Write the records out again, exactly as they stand below.

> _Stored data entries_
^^^^^^^^

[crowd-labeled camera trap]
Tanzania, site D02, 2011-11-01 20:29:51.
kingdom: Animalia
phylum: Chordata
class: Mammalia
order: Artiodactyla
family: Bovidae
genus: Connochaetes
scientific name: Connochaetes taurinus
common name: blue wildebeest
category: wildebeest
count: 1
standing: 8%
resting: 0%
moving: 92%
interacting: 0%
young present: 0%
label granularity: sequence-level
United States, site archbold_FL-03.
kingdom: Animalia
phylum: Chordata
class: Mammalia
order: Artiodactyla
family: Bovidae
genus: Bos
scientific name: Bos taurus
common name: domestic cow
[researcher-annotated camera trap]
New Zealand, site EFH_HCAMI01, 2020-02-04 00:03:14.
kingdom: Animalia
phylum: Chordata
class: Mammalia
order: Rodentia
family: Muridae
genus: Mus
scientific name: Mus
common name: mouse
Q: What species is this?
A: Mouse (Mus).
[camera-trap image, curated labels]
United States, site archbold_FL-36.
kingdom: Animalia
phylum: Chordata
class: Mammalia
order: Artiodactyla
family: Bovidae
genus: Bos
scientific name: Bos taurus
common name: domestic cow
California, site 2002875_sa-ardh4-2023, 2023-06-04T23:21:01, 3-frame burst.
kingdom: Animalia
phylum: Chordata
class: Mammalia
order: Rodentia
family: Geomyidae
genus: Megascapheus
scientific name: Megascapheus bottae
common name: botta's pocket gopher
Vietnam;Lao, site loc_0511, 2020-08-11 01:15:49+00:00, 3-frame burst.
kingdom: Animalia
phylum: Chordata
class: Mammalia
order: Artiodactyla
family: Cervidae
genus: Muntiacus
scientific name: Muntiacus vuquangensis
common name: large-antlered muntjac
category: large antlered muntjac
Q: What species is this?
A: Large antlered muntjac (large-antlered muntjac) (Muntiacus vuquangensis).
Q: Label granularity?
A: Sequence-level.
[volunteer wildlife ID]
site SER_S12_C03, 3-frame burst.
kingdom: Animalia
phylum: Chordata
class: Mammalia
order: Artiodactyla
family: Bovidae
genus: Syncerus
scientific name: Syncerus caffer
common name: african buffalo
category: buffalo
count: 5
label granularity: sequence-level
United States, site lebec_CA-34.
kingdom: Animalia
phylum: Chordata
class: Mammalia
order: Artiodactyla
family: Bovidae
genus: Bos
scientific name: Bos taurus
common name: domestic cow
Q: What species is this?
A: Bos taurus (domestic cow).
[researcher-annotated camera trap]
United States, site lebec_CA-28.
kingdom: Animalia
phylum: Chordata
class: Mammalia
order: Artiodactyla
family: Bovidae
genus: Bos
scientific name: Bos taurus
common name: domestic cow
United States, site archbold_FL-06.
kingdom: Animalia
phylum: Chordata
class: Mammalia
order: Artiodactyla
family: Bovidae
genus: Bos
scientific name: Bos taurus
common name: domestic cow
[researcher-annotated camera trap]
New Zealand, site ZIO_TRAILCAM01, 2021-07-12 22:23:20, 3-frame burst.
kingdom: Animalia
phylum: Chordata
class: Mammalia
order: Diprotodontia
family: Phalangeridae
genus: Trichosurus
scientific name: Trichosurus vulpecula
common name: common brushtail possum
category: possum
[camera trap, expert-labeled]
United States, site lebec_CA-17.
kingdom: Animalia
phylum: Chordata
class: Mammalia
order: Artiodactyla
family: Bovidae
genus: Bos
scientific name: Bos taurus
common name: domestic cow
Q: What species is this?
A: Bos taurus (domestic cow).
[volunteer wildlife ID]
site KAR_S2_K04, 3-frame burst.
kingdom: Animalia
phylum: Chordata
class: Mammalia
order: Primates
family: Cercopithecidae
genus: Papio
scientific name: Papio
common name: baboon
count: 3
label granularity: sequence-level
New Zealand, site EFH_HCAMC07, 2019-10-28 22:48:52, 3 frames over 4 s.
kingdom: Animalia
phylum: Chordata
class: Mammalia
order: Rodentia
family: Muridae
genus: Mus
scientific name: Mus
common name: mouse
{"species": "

^^^^^^^^

> _Solved exercise_
[crowd-labeled camera trap]
Tanzania, site D02, 2011-11-01 20:29:51.
kingdom: Animalia
phylum: Chordata
class: Mammalia
order: Artiodactyla
family: Bovidae
genus: Connochaetes
scientific name: Connochaetes taurinus
common name: blue wildebeest
category: wildebeest
count: 1
standing: 8%
resting: 0%
moving: 92%
interacting: 0%
young present: 0%
label granularity: sequence-level
United States, site archbold_FL-03.
kingdom: Animalia
phylum: Chordata
class: Mammalia
order: Artiodactyla
family: Bovidae
genus: Bos
scientific name: Bos taurus
common name: domestic cow
[researcher-annotated camera trap]
New Zealand, site EFH_HCAMI01, 2020-02-04 00:03:14.
kingdom: Animalia
phylum: Chordata
class: Mammalia
order: Rodentia
family: Muridae
genus: Mus
scientific name: Mus
common name: mouse
Q: What species is this?
A: Mouse (Mus).
[camera-trap image, curated labels]
United States, site archbold_FL-36.
kingdom: Animalia
phylum: Chordata
class: Mammalia
order: Artiodactyla
family: Bovidae
genus: Bos
scientific name: Bos taurus
common name: domestic cow
California, site 2002875_sa-ardh4-2023, 2023-06-04T23:21:01, 3-frame burst.
kingdom: Animalia
phylum: Chordata
class: Mammalia
order: Rodentia
family: Geomyidae
genus: Megascapheus
scientific name: Megascapheus bottae
common name: botta's pocket gopher
Vietnam;Lao, site loc_0511, 2020-08-11 01:15:49+00:00, 3-frame burst.
kingdom: Animalia
phylum: Chordata
class: Mammalia
order: Artiodactyla
family: Cervidae
genus: Muntiacus
scientific name: Muntiacus vuquangensis
common name: large-antlered muntjac
category: large antlered muntjac
Q: What species is this?
A: Large antlered muntjac (large-antlered muntjac) (Muntiacus vuquangensis).
Q: Label granularity?
A: Sequence-level.
[volunteer wildlife ID]
site SER_S12_C03, 3-frame burst.
kingdom: Animalia
phylum: Chordata
class: Mammalia
order: Artiodactyla
family: Bovidae
genus: Syncerus
scientific name: Syncerus caffer
common name: african buffalo
category: buffalo
count: 5
label granularity: sequence-level
United States, site lebec_CA-34.
kingdom: Animalia
phylum: Chordata
class: Mammalia
order: Artiodactyla
family: Bovidae
genus: Bos
scientific name: Bos taurus
common name: domestic cow
Q: What species is this?
A: Bos taurus (domestic cow).
[researcher-annotated camera trap]
United States, site lebec_CA-28.
kingdom: Animalia
phylum: Chordata
class: Mammalia
order: Artiodactyla
family: Bovidae
genus: Bos
scientific name: Bos taurus
common name: domestic cow
United States, site archbold_FL-06.
kingdom: Animalia
phylum: Chordata
class: Mammalia
order: Artiodactyla
family: Bovidae
genus: Bos
scientific name: Bos taurus
common name: domestic cow
[researcher-annotated camera trap]
New Zealand, site ZIO_TRAILCAM01, 2021-07-12 22:23:20, 3-frame burst.
kingdom: Animalia
phylum: Chordata
class: Mammalia
order: Diprotodontia
family: Phalangeridae
genus: Trichosurus
scientific name: Trichosurus vulpecula
common name: common brushtail possum
category: possum
[camera trap, expert-labeled]
United States, site lebec_CA-17.
kingdom: Animalia
phylum: Chordata
class: Mammalia
order: Artiodactyla
family: Bovidae
genus: Bos
scientific name: Bos taurus
common name: domestic cow
Q: What species is this?
A: Bos taurus (domestic cow).
[volunteer wildlife ID]
site KAR_S2_K04, 3-frame burst.
kingdom: Animalia
phylum: Chordata
class: Mammalia
order: Primates
family: Cercopithecidae
genus: Papio
scientific name: Papio
common name: baboon
count: 3
label granularity: sequence-level
New Zealand, site EFH_HCAMC07, 2019-10-28 22:48:52, 3 frames over 4 s.
kingdom: Animalia
phylum: Chordata
class: Mammalia
order: Rodentia
family: Muridae
genus: Mus
scientific name: Mus
common name: mouse
{"species": "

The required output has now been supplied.